Speech reduction in Czech

  • Authors: Kolman, A., doc. Ing. Petr Pollák, CSc.,
  • Publication: LabPhone 14. The 14th Conference on Laboratory Phonology. Tokyo: National Institute for Japanese Linguistics in Tokyo, 2014, Available from: http://www.ninjal.ac.jp/labphon14/LP14_FINAL_20140708.pdf
  • Year: 2014
  • Department: Department of Circuit Theory
  • Annotation:
    The present study contributes to this research by investigating speech reduction in Czech. Our study is based on the Nijmegen Corpus of Casual Czech, which was recorded in Prague in November 2008, and consists of 39 hours of casual conversations between 26 groups of three friends.
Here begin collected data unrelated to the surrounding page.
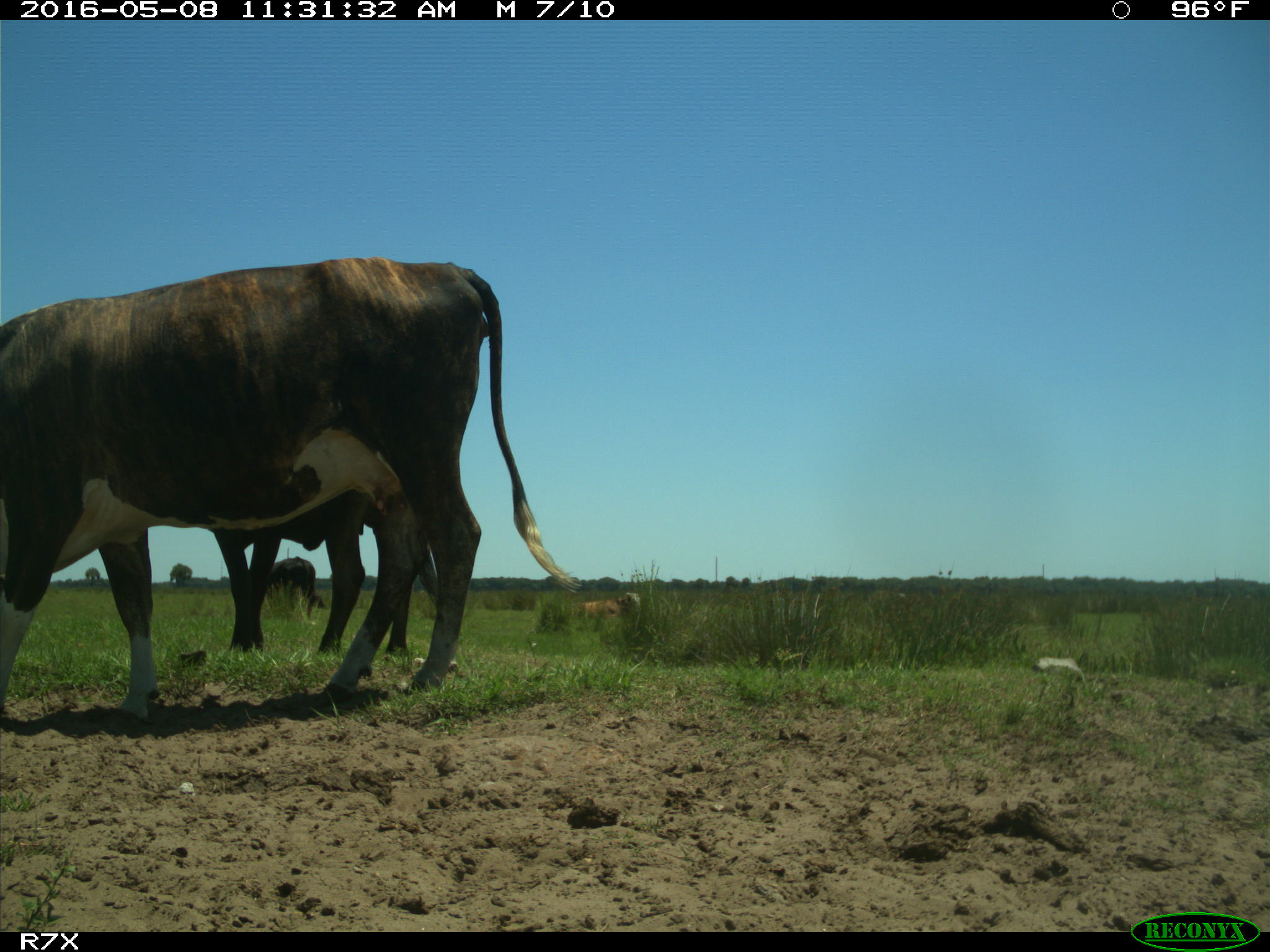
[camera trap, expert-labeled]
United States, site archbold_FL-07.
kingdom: Animalia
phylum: Chordata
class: Mammalia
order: Artiodactyla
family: Bovidae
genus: Bos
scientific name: Bos taurus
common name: domestic cow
Bos taurus (domestic cow).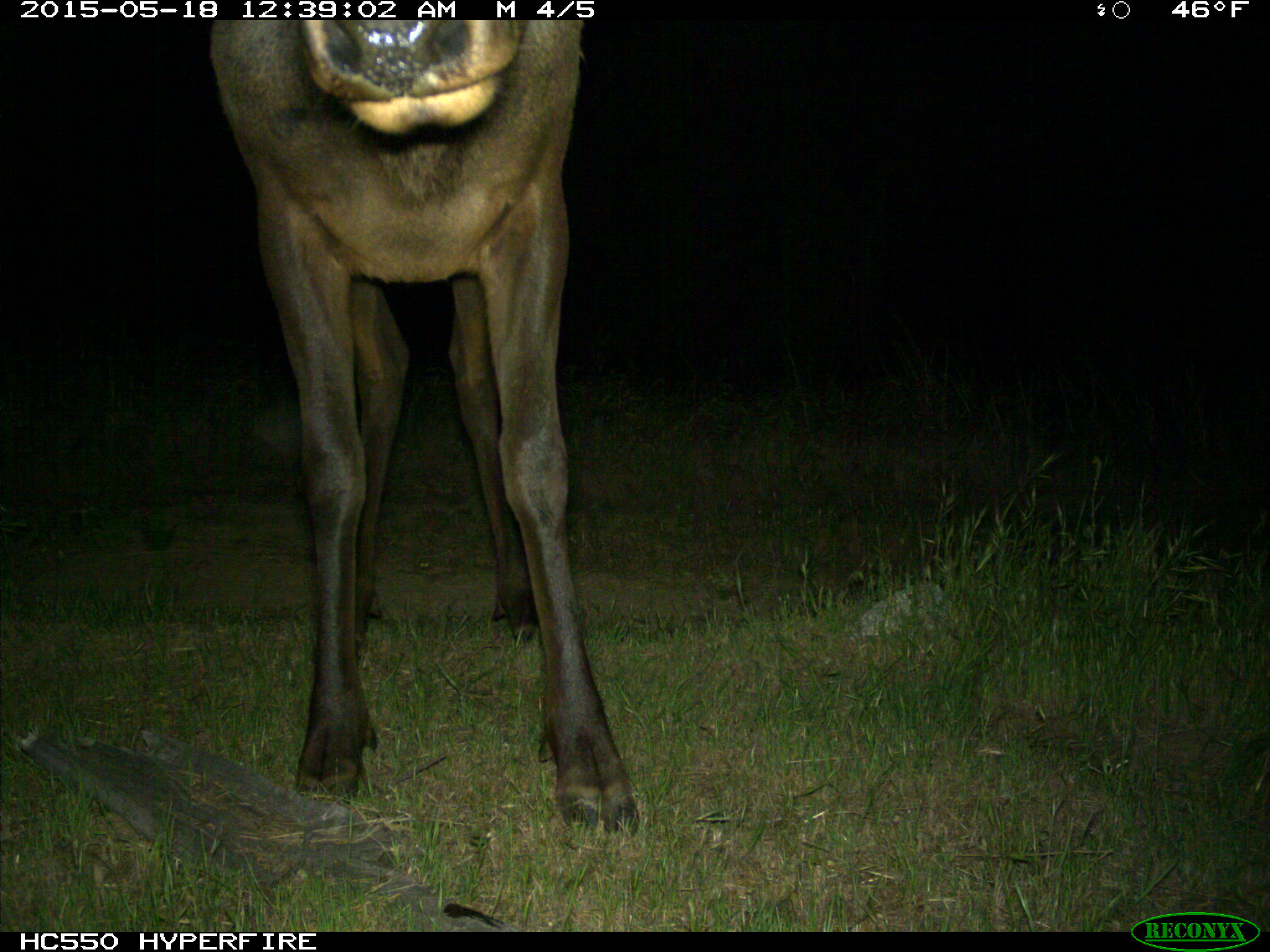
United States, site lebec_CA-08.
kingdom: Animalia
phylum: Chordata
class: Mammalia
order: Artiodactyla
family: Cervidae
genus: Cervus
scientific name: Cervus canadensis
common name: elk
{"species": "Cervus canadensis (elk)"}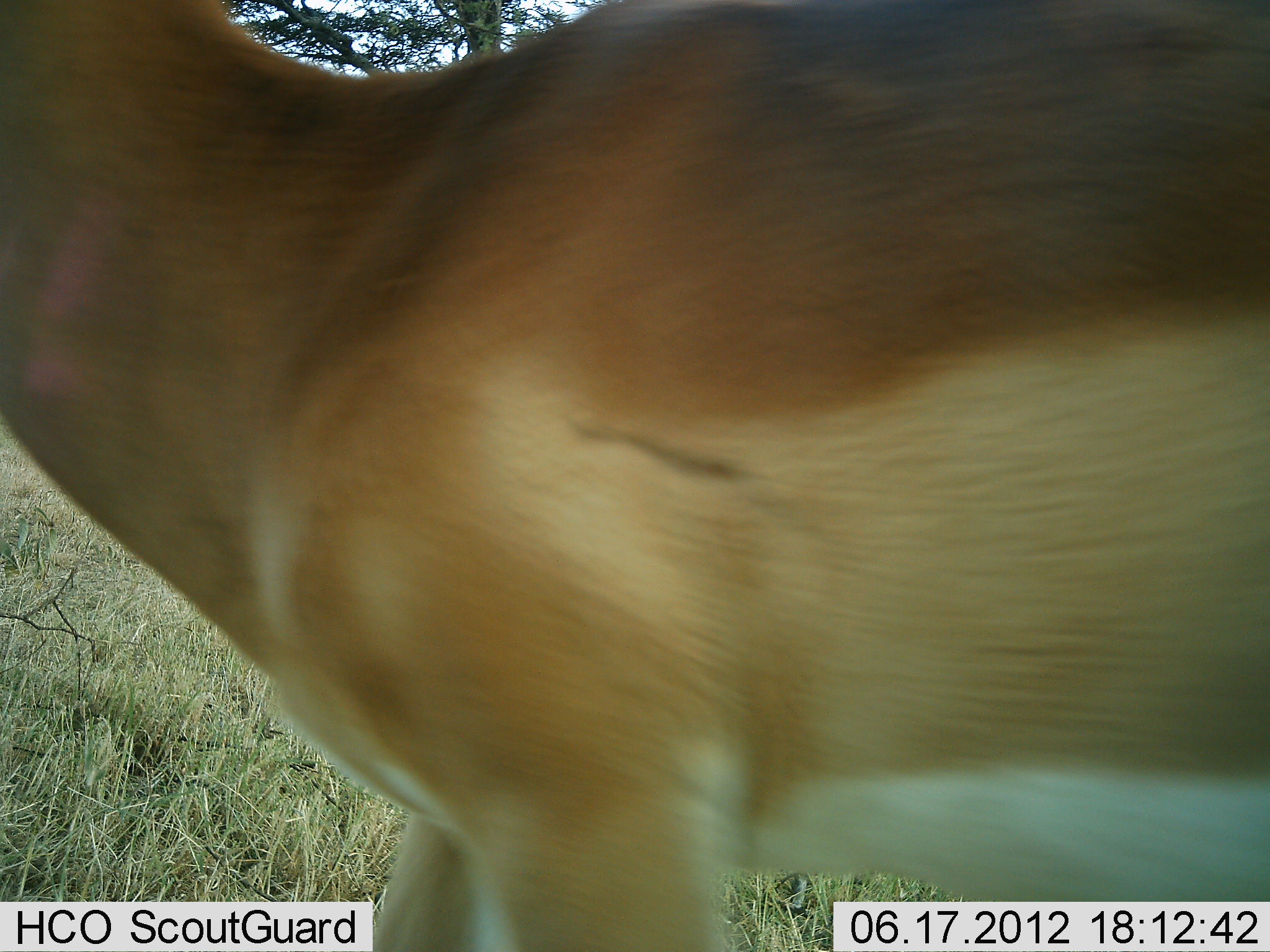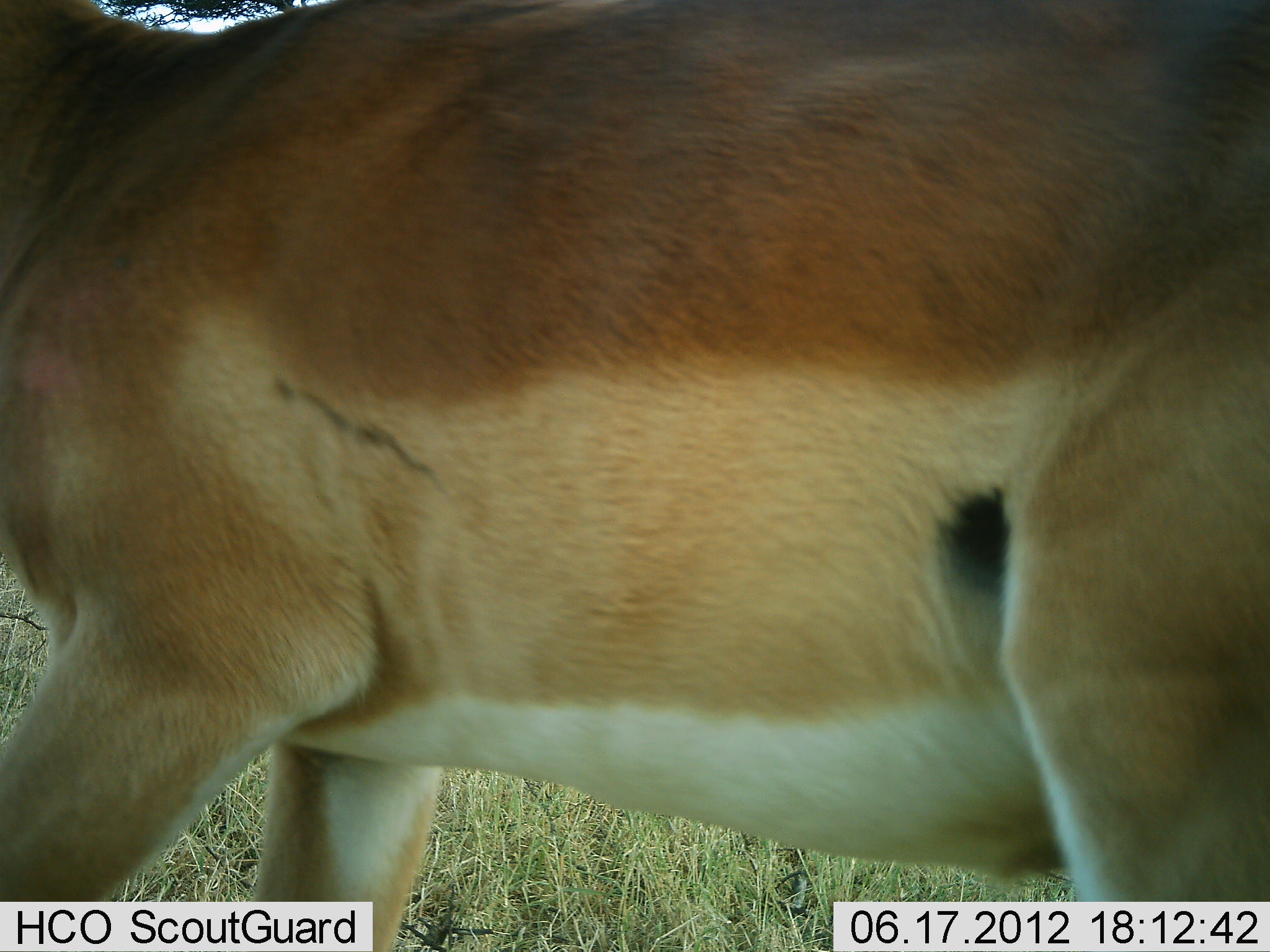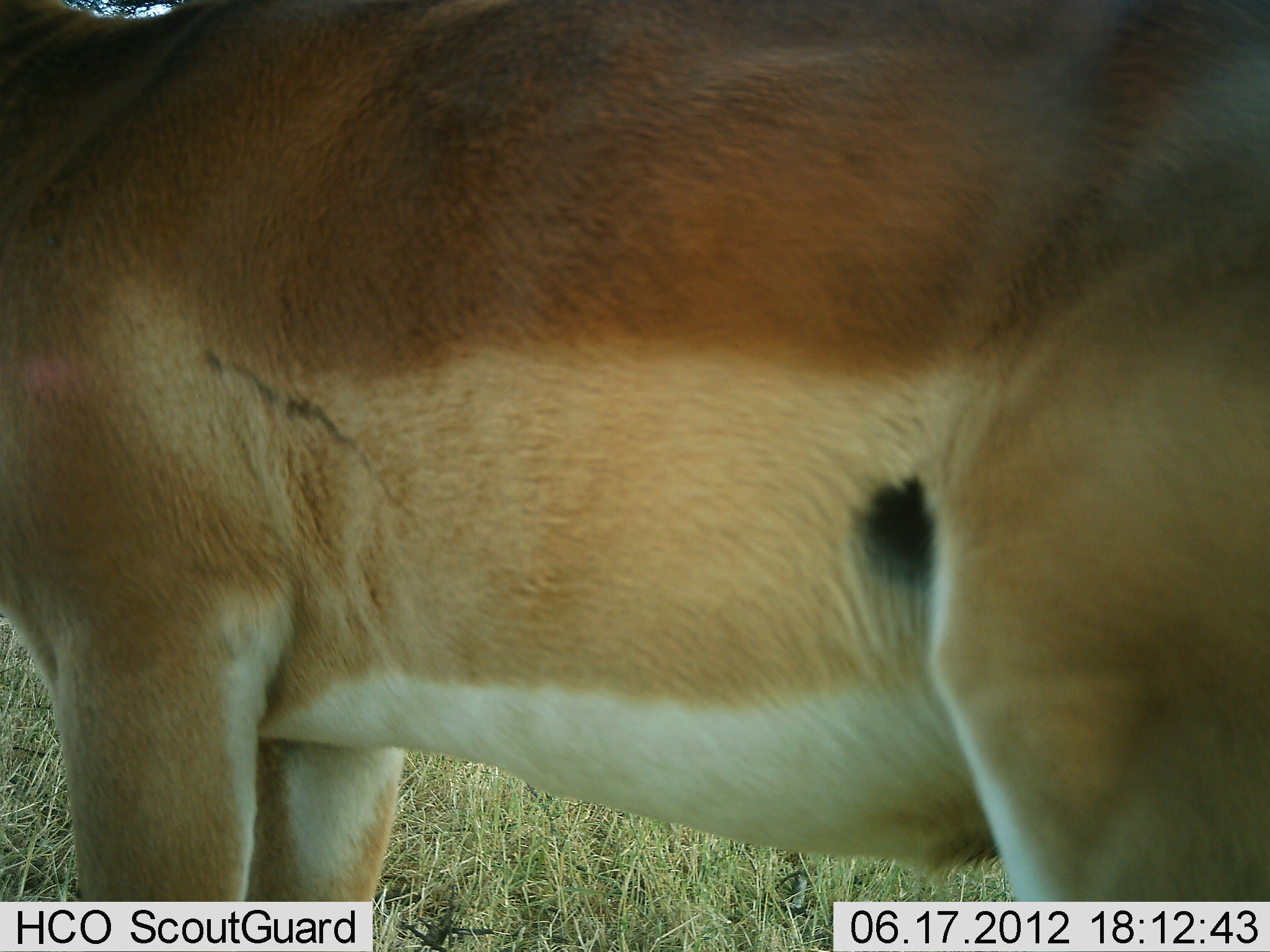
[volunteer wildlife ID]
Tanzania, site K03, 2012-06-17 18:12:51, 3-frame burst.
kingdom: Animalia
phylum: Chordata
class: Mammalia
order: Artiodactyla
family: Bovidae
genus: Aepyceros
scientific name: Aepyceros melampus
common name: impala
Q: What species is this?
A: Impala (Aepyceros melampus).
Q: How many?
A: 1.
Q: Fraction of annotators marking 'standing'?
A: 50%.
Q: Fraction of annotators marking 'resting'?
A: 0%.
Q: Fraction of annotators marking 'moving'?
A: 50%.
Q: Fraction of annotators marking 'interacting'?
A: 0%.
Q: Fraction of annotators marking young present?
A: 0%.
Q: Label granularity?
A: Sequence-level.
We studied speech reduction in this corpus by focusing on a number of frequent words and frequent phoneme sequences. First, we see patterns that have also been observed in other languages. Second, Czech also shows clear effects of morphology, which has not been attested for other languages so far. A third interesting topic concerns syllabic consonants and we find that the segment's probability to be absent is modulated by the complexity of the resulting consonant cluster. Our study of Czech clearly shows that it is worthwhile to extend the study of reduction to typologically different languages.

The Nijmegen Corpus of Casual Czech

  • Authors: Ernestus, M., Kockova-Amortova, L., doc. Ing. Petr Pollák, CSc.,
  • Publication: Proceedings of the 9th Language Resources and Evaluation Conference. Paris: ELRA - European Language Resources Association, 2014. ISBN 978-2-9517408-8-4.
  • Year: 2014
  • Department: Department of Circuit Theory
  • Annotation:
    This article introduces a new speech corpus, the Nijmegen Corpus of Casual Czech (NCCCz), which contains more than 30 hours of high-quality recordings of casual conversations in Common Czech, among ten groups of three male and ten groups of three female friends. All speakers were native speakers of Czech, raised in Prague or in the region of Central Bohemia, and were between 19 and 26 years old. Every group of speakers consisted of one confederate, who was instructed to keep the conversations lively, and two speakers naive to the purposes of the recordings. The naive speakers were engaged in conversations for approximately 90 minutes, while the confederate joined them for approximately the last 72 minutes. The corpus was orthographically annotated by experienced transcribers and this orthographic transcription was aligned with the speech signal. In addition, the conversations were videotaped. This corpus can form the basis for all types of research on casual conversations in Czech, including phonetic research and research on how to improve automatic speech recognition. The corpus will be freely available.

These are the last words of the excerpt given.